9

Given
var fromDatetime = "10/21/2014 08:00:00";
var toDatetime = "10/21/2014 07:59:59";

Target
Need to compare this two given datetime to check if this is a valid datetime inputs.

Im thinking that I could use this solution. .
var fromDatetime = new date("10/21/2014 08:00:00");
var toDatetime = new date("10/21/2014 07:59:59");

then compare each segment
fromDatetime.getFullYear() to toDatetime.getFullYear(),
fromDatetime.getMonth() to toDatetime.getMonth(),
so on so forth until I get a non equal comparison, then return.

My question is. . Is that the best case in comparing datetime in Javascript?

Any suggested solutions other than this will be much appreciated. . Thank you in advance.

3
  • What the comparison seeks to determine will matter in answering your question. Do you only need to know if the dates are different? If one is earlier than the other? Do you need to consider time zones at all? Commented Oct 21, 2014 at 2:18
  • Possible duplicate? Compare dates with JavaScript stackoverflow.com/questions/492994/… Commented Oct 21, 2014 at 2:19
  • I need to know if the dates are different, at the same time, the best case to do this. . About the timezones, this is not required, but lets just say the givens are on the same timezone setting. Commented Oct 21, 2014 at 2:20

1 Answer 1

13

If you only need to know if one date is before or after another, you can use normal comparison operators:

if (dateA > dateB) { ... }

(Note that to instantiate Date objects, it is new Date(myDateString), not new date() as in your example.)

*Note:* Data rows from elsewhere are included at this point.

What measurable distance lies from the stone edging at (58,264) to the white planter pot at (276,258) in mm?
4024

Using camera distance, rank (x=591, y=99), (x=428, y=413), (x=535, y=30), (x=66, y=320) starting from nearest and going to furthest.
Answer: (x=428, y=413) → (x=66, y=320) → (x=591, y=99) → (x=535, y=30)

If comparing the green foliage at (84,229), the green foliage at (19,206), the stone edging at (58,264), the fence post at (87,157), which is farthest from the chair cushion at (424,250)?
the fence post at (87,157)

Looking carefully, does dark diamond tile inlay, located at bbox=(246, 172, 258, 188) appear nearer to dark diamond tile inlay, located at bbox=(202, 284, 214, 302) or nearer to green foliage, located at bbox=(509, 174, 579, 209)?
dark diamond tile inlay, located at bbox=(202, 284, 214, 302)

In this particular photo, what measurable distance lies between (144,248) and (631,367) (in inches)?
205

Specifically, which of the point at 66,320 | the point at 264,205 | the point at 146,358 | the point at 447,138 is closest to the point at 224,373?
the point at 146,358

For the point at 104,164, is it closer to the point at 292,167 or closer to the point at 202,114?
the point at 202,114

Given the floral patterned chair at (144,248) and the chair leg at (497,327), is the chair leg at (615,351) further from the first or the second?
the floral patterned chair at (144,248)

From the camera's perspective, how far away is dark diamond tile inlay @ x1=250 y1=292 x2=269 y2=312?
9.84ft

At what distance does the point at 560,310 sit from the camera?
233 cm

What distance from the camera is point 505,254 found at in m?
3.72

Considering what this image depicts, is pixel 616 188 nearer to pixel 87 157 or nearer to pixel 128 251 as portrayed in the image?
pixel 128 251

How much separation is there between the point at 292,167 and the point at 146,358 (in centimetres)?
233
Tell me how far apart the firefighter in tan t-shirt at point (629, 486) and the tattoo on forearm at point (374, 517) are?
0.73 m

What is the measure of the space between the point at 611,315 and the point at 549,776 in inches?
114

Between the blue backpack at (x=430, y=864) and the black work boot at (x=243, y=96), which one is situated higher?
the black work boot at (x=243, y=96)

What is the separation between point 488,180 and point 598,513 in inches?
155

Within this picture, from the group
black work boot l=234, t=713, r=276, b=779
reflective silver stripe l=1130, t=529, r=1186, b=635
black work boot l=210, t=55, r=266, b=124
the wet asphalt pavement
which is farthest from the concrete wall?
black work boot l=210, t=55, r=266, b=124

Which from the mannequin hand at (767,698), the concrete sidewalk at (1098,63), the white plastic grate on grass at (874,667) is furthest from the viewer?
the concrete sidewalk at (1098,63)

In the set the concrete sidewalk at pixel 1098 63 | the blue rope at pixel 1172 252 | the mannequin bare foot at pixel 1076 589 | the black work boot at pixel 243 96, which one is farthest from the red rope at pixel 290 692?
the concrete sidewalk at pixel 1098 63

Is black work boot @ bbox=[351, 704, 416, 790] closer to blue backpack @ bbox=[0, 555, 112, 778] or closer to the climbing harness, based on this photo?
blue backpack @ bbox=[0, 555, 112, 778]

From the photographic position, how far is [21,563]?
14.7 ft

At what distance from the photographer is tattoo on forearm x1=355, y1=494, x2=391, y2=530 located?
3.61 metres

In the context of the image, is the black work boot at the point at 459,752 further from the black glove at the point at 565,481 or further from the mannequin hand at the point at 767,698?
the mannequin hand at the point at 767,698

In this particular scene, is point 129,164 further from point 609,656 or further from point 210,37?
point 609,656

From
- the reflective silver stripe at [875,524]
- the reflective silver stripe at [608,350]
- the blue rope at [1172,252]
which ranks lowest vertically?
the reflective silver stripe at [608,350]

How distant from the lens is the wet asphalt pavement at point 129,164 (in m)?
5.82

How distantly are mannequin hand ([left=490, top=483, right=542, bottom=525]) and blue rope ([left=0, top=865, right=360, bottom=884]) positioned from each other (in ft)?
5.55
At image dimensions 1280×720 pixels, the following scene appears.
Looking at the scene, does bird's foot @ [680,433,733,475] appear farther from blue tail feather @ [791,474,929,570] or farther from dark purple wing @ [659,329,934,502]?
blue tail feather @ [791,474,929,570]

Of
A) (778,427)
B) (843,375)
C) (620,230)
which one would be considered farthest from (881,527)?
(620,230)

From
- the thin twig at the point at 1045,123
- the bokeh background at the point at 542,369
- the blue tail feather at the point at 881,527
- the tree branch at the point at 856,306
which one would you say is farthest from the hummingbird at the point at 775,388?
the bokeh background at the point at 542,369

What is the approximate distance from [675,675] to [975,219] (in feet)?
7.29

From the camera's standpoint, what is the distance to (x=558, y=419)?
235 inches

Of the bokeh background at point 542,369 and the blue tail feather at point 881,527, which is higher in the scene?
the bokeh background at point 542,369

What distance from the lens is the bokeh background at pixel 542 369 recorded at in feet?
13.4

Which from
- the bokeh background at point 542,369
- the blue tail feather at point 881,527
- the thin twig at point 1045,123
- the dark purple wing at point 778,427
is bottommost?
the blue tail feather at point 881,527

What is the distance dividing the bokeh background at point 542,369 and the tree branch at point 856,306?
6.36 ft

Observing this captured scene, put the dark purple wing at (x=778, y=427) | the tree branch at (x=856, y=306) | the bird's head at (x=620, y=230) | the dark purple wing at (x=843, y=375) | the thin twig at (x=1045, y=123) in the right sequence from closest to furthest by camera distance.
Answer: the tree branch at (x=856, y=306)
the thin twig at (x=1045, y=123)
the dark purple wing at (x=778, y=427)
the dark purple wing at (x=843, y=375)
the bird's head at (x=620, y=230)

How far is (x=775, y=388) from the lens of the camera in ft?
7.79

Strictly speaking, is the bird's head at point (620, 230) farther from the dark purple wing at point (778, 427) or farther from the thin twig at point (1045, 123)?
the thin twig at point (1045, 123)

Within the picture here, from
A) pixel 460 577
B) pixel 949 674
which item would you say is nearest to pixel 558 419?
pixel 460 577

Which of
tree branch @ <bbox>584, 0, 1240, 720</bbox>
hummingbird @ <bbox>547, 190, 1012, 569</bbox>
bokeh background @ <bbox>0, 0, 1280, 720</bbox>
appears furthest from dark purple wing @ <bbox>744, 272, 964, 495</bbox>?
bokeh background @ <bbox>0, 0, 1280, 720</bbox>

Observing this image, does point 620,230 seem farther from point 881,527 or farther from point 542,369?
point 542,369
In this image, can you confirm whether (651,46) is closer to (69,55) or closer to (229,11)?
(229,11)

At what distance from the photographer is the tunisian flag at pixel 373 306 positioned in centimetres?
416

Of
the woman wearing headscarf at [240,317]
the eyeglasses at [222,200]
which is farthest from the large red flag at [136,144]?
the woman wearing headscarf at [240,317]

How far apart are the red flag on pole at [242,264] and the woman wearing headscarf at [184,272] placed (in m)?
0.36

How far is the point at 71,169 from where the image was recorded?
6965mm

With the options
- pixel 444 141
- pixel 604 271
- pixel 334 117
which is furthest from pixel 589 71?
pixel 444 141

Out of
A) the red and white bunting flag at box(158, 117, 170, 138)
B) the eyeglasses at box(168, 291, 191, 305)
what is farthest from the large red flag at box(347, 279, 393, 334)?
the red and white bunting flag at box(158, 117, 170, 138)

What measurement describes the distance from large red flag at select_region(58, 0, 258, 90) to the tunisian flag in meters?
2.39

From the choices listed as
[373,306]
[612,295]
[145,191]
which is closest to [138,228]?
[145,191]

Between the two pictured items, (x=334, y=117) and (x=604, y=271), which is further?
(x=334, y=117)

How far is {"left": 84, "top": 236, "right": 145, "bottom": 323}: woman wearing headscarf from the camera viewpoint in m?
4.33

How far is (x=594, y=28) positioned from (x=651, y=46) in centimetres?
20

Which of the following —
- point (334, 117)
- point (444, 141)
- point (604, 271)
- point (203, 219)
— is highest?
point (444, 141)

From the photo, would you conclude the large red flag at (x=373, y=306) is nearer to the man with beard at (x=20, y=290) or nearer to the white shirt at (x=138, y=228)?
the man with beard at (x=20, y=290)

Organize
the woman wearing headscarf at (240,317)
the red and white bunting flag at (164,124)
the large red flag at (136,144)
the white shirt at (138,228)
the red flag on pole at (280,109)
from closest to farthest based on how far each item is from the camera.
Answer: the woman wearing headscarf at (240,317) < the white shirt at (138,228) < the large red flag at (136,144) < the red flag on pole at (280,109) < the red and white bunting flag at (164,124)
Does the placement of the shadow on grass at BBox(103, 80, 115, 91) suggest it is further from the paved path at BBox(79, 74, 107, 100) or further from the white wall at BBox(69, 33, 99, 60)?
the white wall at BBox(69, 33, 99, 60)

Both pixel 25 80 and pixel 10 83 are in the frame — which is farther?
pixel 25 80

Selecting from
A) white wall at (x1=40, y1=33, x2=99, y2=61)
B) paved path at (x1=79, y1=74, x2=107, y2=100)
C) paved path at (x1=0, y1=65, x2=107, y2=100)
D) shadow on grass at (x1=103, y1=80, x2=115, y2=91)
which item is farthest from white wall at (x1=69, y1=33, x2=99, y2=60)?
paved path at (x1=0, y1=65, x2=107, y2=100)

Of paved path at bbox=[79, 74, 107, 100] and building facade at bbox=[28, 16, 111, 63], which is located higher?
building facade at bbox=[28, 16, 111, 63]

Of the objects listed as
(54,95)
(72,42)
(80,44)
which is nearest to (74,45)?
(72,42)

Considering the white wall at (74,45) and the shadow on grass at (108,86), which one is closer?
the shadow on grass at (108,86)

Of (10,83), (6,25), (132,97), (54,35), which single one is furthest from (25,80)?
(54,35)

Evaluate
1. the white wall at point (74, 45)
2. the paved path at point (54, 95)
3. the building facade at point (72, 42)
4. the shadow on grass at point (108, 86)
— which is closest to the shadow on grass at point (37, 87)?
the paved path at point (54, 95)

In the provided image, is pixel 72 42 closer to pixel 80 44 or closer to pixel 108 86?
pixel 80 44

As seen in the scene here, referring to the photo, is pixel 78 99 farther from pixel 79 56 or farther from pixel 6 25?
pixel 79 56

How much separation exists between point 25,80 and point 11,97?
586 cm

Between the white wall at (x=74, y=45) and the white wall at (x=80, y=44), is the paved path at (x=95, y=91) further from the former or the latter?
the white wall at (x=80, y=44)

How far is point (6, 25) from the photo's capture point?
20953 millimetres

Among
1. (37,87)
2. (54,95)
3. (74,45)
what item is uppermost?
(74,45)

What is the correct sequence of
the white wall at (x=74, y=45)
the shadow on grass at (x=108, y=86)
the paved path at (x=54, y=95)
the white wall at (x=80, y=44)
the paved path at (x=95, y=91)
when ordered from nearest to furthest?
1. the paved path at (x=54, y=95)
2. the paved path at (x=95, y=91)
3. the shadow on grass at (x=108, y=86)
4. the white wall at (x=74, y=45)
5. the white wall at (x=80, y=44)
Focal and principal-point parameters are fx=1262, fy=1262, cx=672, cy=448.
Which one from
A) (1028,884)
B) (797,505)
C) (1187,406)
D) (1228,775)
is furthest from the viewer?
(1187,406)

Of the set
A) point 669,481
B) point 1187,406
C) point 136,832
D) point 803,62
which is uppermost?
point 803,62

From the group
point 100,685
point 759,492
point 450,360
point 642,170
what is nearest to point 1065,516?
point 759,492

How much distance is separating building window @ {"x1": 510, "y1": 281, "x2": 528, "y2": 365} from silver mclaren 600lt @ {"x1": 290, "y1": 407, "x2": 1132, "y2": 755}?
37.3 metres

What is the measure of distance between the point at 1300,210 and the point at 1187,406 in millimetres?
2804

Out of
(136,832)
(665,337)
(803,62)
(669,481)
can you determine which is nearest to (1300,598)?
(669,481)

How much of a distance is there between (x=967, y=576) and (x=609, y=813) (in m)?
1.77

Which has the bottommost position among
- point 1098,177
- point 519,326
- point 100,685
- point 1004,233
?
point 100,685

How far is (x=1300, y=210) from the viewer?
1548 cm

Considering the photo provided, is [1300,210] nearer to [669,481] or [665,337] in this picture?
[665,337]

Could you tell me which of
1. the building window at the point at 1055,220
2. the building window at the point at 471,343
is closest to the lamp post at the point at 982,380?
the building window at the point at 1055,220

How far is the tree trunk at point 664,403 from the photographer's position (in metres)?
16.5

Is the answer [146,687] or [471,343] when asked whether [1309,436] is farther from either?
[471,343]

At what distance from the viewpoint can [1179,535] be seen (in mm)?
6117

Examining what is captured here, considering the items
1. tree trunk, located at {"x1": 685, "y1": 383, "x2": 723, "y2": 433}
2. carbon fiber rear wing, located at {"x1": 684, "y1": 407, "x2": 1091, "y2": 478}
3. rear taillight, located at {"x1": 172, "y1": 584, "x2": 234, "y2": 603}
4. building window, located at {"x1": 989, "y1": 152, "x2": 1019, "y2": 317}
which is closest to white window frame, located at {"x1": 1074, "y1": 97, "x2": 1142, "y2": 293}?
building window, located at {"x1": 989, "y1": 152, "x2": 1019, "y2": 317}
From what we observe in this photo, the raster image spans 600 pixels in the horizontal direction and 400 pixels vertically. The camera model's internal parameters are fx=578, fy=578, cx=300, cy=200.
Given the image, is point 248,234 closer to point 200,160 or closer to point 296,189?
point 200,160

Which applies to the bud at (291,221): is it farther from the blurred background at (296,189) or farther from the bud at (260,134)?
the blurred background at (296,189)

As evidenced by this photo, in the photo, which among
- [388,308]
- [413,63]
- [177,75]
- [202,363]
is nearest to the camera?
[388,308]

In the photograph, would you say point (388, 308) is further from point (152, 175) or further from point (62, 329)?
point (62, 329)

This works because the Date objects will be coerced to the underlying epoch values, which are just numbers representing the count of milliseconds that have passed since Jan 1, 1970, GMT. (Relational comparison uses the result of the operands’ @@toPrimitive or valueOf() functions if available.) As a result, this will be sensitive down to the millisecond, which may or may not be desired. You can control the granularity of the comparison either by making sure the input only includes values up to the hour/minute/whatever OR by doing piecemeal comparisons like you described in your question.

For more advanced date comparison operations, I highly recommend using a library like Moment.js, because natively there is not much to work with. For example Moment provides methods like

moment(myDateString).startOf('hour')

which can be very helpful if you need to make comparisons only at a particular level of specificity. But none of the datetime libraries are terribly lightweight, so only use them if you are either doing serverside code or you expect to rely on them extensively. If you only need to do this one comparison, it will be wiser to roll your own solution.